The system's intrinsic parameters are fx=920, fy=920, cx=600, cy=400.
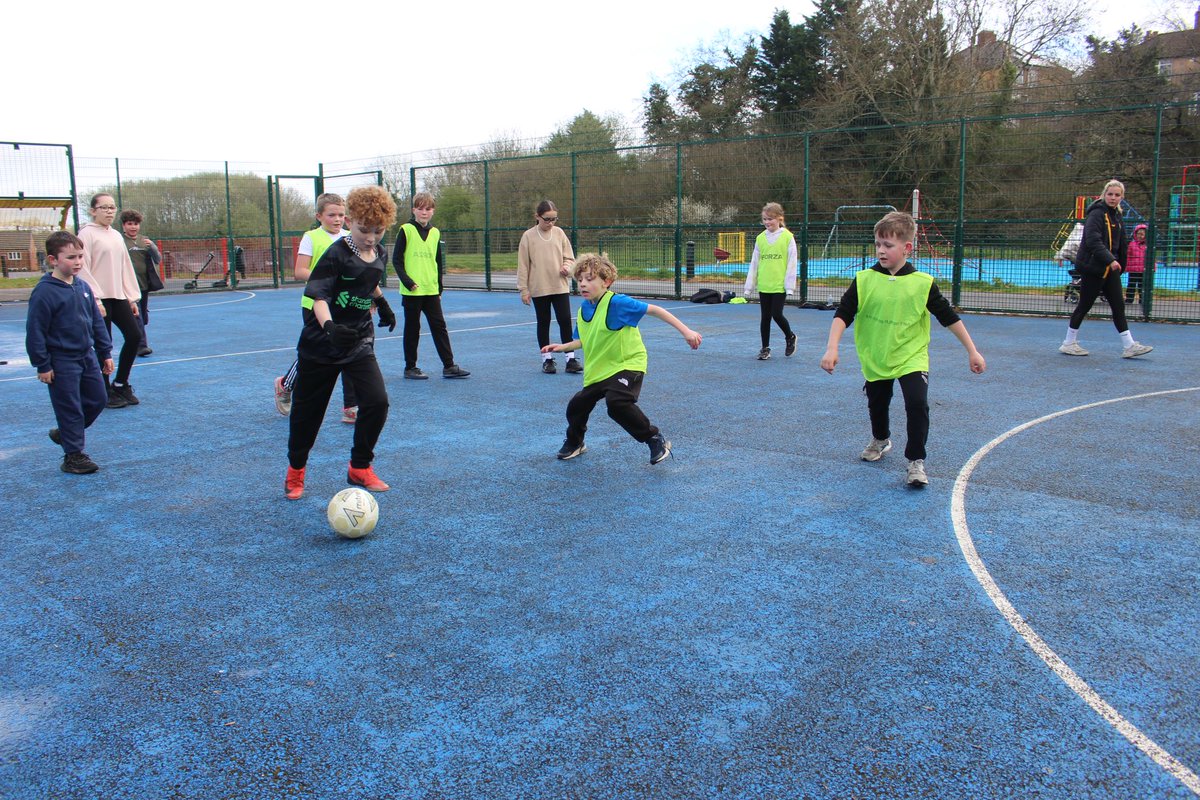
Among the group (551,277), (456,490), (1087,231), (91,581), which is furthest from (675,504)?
(1087,231)

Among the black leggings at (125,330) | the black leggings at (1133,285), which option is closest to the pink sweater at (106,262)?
the black leggings at (125,330)

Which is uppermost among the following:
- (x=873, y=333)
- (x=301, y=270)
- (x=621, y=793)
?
(x=301, y=270)

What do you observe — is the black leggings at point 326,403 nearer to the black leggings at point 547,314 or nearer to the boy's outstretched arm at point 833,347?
the boy's outstretched arm at point 833,347

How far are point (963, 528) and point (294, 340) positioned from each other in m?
10.9

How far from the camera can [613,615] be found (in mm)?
3885

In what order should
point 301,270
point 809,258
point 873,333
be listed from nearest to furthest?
point 873,333
point 301,270
point 809,258

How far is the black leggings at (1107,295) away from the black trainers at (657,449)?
682 centimetres

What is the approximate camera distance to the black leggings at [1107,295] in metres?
10.7

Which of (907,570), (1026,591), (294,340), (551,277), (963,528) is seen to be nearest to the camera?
(1026,591)

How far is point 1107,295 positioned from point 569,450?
25.8 feet

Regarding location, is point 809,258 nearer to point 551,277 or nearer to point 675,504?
point 551,277

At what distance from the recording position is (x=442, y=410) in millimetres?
8289

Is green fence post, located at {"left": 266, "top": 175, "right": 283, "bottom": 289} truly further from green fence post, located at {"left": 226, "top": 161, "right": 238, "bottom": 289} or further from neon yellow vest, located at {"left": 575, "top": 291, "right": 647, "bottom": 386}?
neon yellow vest, located at {"left": 575, "top": 291, "right": 647, "bottom": 386}

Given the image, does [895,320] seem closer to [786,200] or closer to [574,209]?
[786,200]
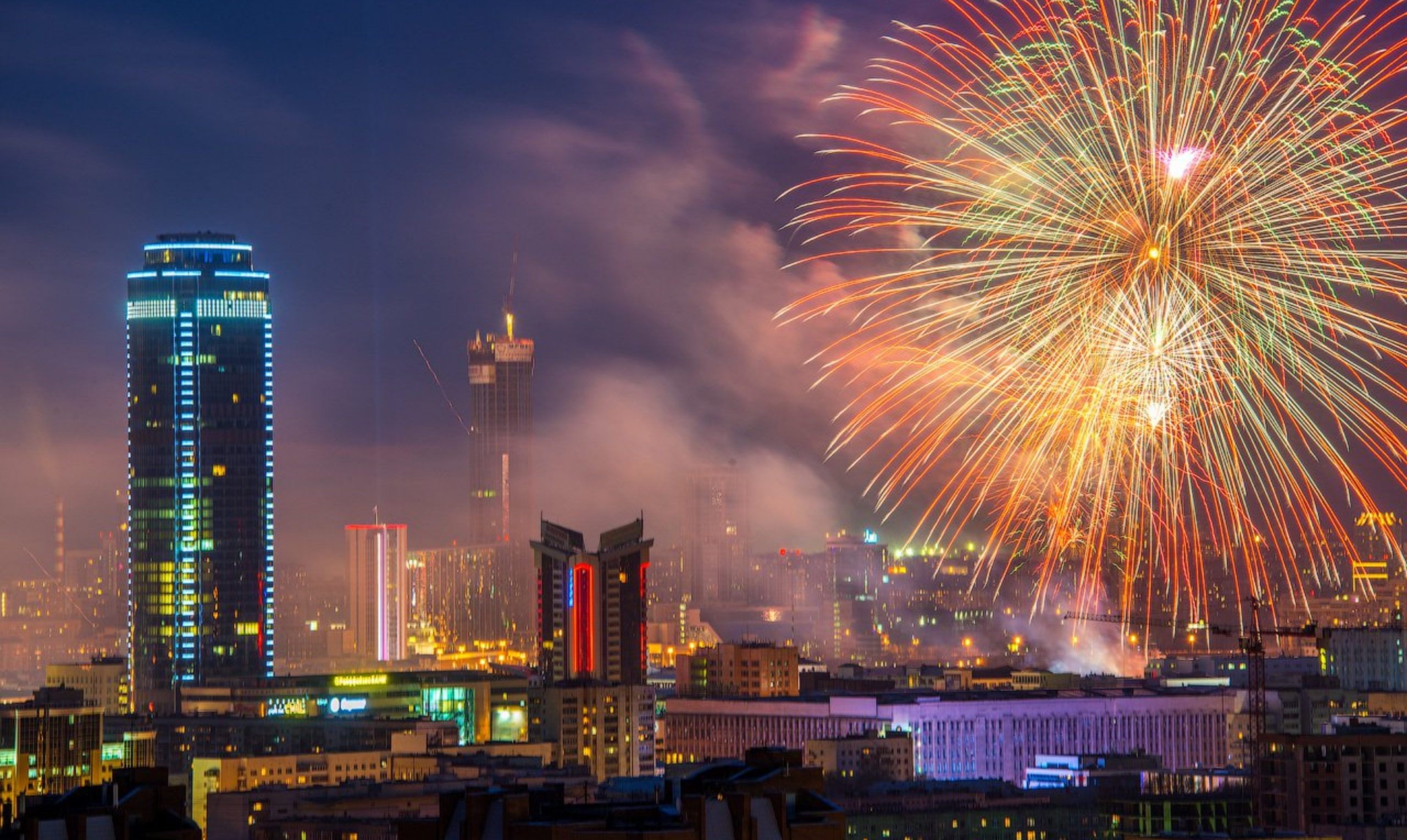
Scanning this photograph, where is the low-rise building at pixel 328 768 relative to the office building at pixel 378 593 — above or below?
below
----
_TASK TO COMPLETE_
Only the lines from the line bearing "Is green fence" to the end of the listing above, both inclusive, should be extracted verbatim; the pictures are excluded.

_TASK RESPONSE_
Is green fence post, located at {"left": 266, "top": 175, "right": 283, "bottom": 289} truly further from green fence post, located at {"left": 226, "top": 161, "right": 238, "bottom": 289} or further from neon yellow vest, located at {"left": 575, "top": 291, "right": 647, "bottom": 386}?
neon yellow vest, located at {"left": 575, "top": 291, "right": 647, "bottom": 386}

Given the image, does [895,320] seem closer to [786,200] or closer to [574,209]?
[786,200]
Scanning this photograph, where is the low-rise building at pixel 328 768 relative to the office building at pixel 378 593 — above or below?
below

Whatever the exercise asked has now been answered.